- **Brief 1**
From the note on FPGA logi boards, output the part that begins at the words "It can add an" and stops after "is open sourced.".
- **Brief 2**
Finish out the next part of the note on FPGA logi boards, picking up after its last sentence.

-------- Passage provided

The FPGA logi boards are not too bad an idea for EOMAs as well.
It can add an FPGA board option more cheaply than other solutions.
The FPGA programmer is an LPC1343 built into their board which manages
the communication between the raspberry pi and the FPGA.
From their links, circuit diagrams and a lot of software is available
that allows drag and drop programming of the binary files
generated by the free Linux capable (6GB) Xilinx VHDL compiler
from the raspberry to the FPGA.
But so far, not been able to locate what software goes
into the LPC1343 or whether that software is open sourced.
If it is open sourced, then you would be able to modify
it to work with EOMA. Then you can drag and drop FPGA
files from EOMA into the FPGA.
The benefit is that you should be able to make a lot
hardware projects work very quickly.
E.g. make a 50MHz storage scope - no problem!

----------------
-------- Recorded data

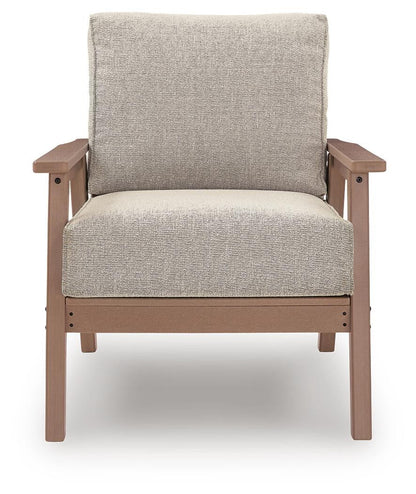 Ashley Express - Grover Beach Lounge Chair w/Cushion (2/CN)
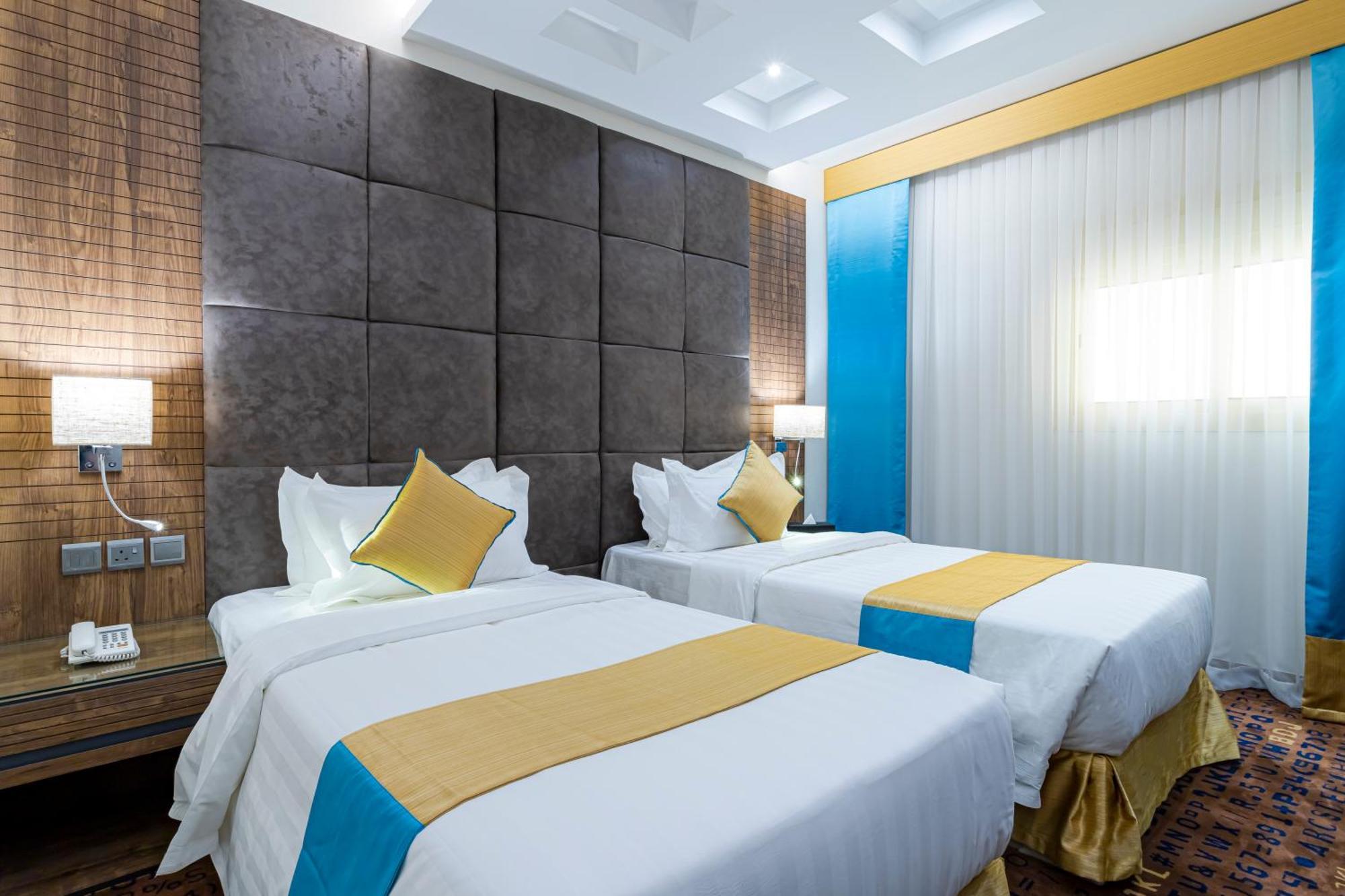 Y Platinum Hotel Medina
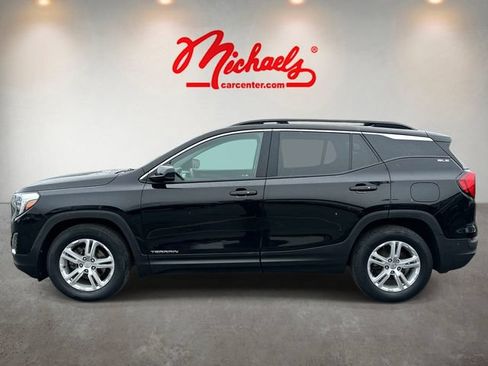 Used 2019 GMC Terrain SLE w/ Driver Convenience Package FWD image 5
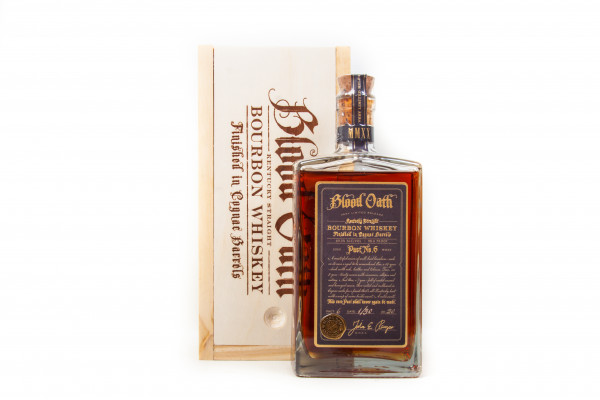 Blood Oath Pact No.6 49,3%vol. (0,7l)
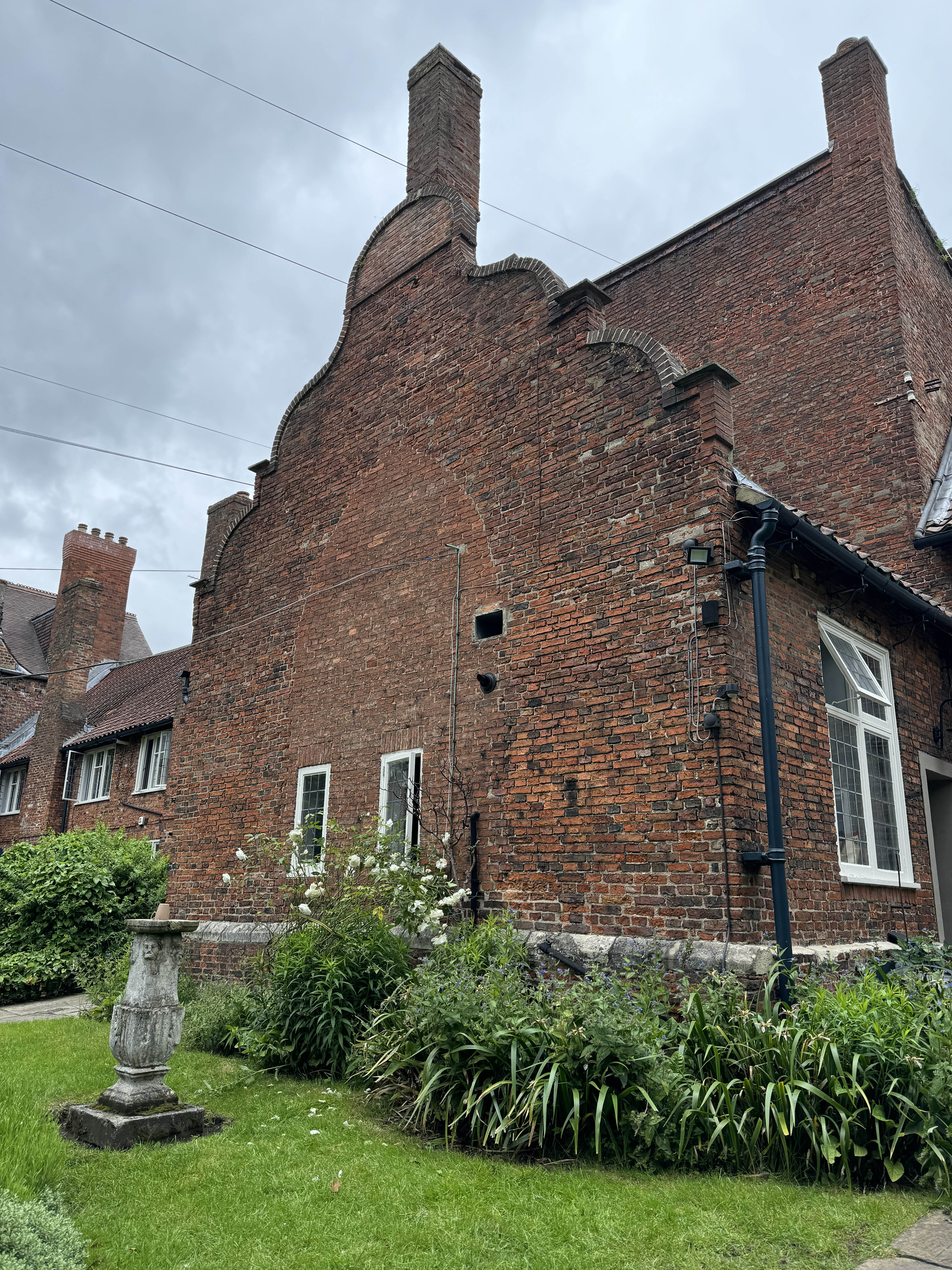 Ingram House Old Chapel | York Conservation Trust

----------------

- **Answer 1**
It can add an FPGA board option more cheaply than other solutions.
The FPGA programmer is an LPC1343 built into their board which manages
the communication between the raspberry pi and the FPGA.
From their links, circuit diagrams and a lot of software is available
that allows drag and drop programming of the binary files
generated by the free Linux capable (6GB) Xilinx VHDL compiler
from the raspberry to the FPGA.
But so far, not been able to locate what software goes
into the LPC1343 or whether that software is open sourced.

- **Answer 2**
The EOMA drives LCD and there is several distros already working,
so its very quick to knock up something that does
the hardware functions in FPGA, and the displaying in EOMA.
The FPGA they use is not the fastest in the world - but it works.
It is capable of compiling and running a microBlaze CPU
which can run Linux. You could also add stuff from
opencores.org like low speed ethernet, usb, video controller etc
and get it all working very quickly to make your own custom
very fast hardware gadgets that money cannot buy, or is
too expensive to prototype using individual components.